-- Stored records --
-*-*-
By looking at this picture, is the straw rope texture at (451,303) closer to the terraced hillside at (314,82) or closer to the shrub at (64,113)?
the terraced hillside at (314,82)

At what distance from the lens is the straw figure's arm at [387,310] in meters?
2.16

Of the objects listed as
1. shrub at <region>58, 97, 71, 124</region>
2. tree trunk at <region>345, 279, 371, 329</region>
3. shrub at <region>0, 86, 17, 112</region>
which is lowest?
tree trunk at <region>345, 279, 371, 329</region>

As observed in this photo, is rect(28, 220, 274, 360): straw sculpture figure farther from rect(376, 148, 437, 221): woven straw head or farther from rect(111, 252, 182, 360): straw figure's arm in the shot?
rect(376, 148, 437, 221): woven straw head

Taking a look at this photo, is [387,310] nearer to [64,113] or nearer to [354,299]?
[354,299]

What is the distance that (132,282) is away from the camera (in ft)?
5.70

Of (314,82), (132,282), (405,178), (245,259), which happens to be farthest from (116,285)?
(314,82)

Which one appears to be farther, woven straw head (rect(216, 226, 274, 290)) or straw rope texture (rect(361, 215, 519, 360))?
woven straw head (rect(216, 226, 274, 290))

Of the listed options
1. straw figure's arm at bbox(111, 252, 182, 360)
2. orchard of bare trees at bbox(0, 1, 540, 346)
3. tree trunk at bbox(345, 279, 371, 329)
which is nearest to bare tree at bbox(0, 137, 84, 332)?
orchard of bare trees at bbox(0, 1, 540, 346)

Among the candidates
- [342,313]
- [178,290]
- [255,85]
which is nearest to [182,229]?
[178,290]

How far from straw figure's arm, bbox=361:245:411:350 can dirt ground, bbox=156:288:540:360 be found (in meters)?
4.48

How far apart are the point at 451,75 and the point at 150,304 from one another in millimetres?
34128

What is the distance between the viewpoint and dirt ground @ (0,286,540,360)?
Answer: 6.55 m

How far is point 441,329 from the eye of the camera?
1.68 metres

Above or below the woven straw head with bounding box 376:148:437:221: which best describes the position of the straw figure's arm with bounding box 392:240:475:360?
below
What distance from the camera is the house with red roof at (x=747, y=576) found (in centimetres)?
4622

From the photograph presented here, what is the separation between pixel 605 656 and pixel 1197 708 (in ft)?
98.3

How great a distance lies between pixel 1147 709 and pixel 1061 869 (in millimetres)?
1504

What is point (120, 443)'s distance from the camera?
-*-*-
-- WHAT TO WORK ON --
Convert the records above into a Markdown table with the columns "Row" and "Record": number each row and put one line in it, skipping blank lines.

-- TASK SOLUTION --
| Row | Record |
|---|---|
| 1 | By looking at this picture, is the straw rope texture at (451,303) closer to the terraced hillside at (314,82) or closer to the shrub at (64,113)? |
| 2 | the terraced hillside at (314,82) |
| 3 | At what distance from the lens is the straw figure's arm at [387,310] in meters? |
| 4 | 2.16 |
| 5 | Of the objects listed as |
| 6 | 1. shrub at <region>58, 97, 71, 124</region> |
| 7 | 2. tree trunk at <region>345, 279, 371, 329</region> |
| 8 | 3. shrub at <region>0, 86, 17, 112</region> |
| 9 | which is lowest? |
| 10 | tree trunk at <region>345, 279, 371, 329</region> |
| 11 | As observed in this photo, is rect(28, 220, 274, 360): straw sculpture figure farther from rect(376, 148, 437, 221): woven straw head or farther from rect(111, 252, 182, 360): straw figure's arm in the shot? |
| 12 | rect(376, 148, 437, 221): woven straw head |
| 13 | Taking a look at this photo, is [387,310] nearer to [64,113] or nearer to [354,299]? |
| 14 | [354,299] |
| 15 | What is the distance that (132,282) is away from the camera (in ft)? |
| 16 | 5.70 |
| 17 | Of (314,82), (132,282), (405,178), (245,259), which happens to be farthest from (116,285)? |
| 18 | (314,82) |
| 19 | Which one appears to be farther, woven straw head (rect(216, 226, 274, 290)) or straw rope texture (rect(361, 215, 519, 360))? |
| 20 | woven straw head (rect(216, 226, 274, 290)) |
| 21 | Of the listed options |
| 22 | 1. straw figure's arm at bbox(111, 252, 182, 360) |
| 23 | 2. orchard of bare trees at bbox(0, 1, 540, 346) |
| 24 | 3. tree trunk at bbox(345, 279, 371, 329) |
| 25 | which is nearest to bare tree at bbox(0, 137, 84, 332)? |
| 26 | orchard of bare trees at bbox(0, 1, 540, 346) |
| 27 | Among the candidates |
| 28 | - [342,313] |
| 29 | - [178,290] |
| 30 | - [255,85] |
| 31 | which is nearest to [182,229]? |
| 32 | [178,290] |
| 33 | How far from straw figure's arm, bbox=361:245:411:350 can dirt ground, bbox=156:288:540:360 be found (in meters)? |
| 34 | 4.48 |
| 35 | How far apart are the point at 451,75 and the point at 150,304 from one another in millimetres? |
| 36 | 34128 |
| 37 | What is the distance between the viewpoint and dirt ground @ (0,286,540,360)? |
| 38 | Answer: 6.55 m |
| 39 | How far is point 441,329 from the eye of the camera? |
| 40 | 1.68 metres |
| 41 | Above or below the woven straw head with bounding box 376:148:437:221: which best describes the position of the straw figure's arm with bounding box 392:240:475:360? |
| 42 | below |
| 43 | What distance from the camera is the house with red roof at (x=747, y=576) found (in centimetres)? |
| 44 | 4622 |
| 45 | From the photograph presented here, what is the separation between pixel 605 656 and pixel 1197 708 (in ft)? |
| 46 | 98.3 |
| 47 | How great a distance lies between pixel 1147 709 and pixel 1061 869 (in millimetres)? |
| 48 | 1504 |
| 49 | What is point (120, 443)'s distance from the camera? |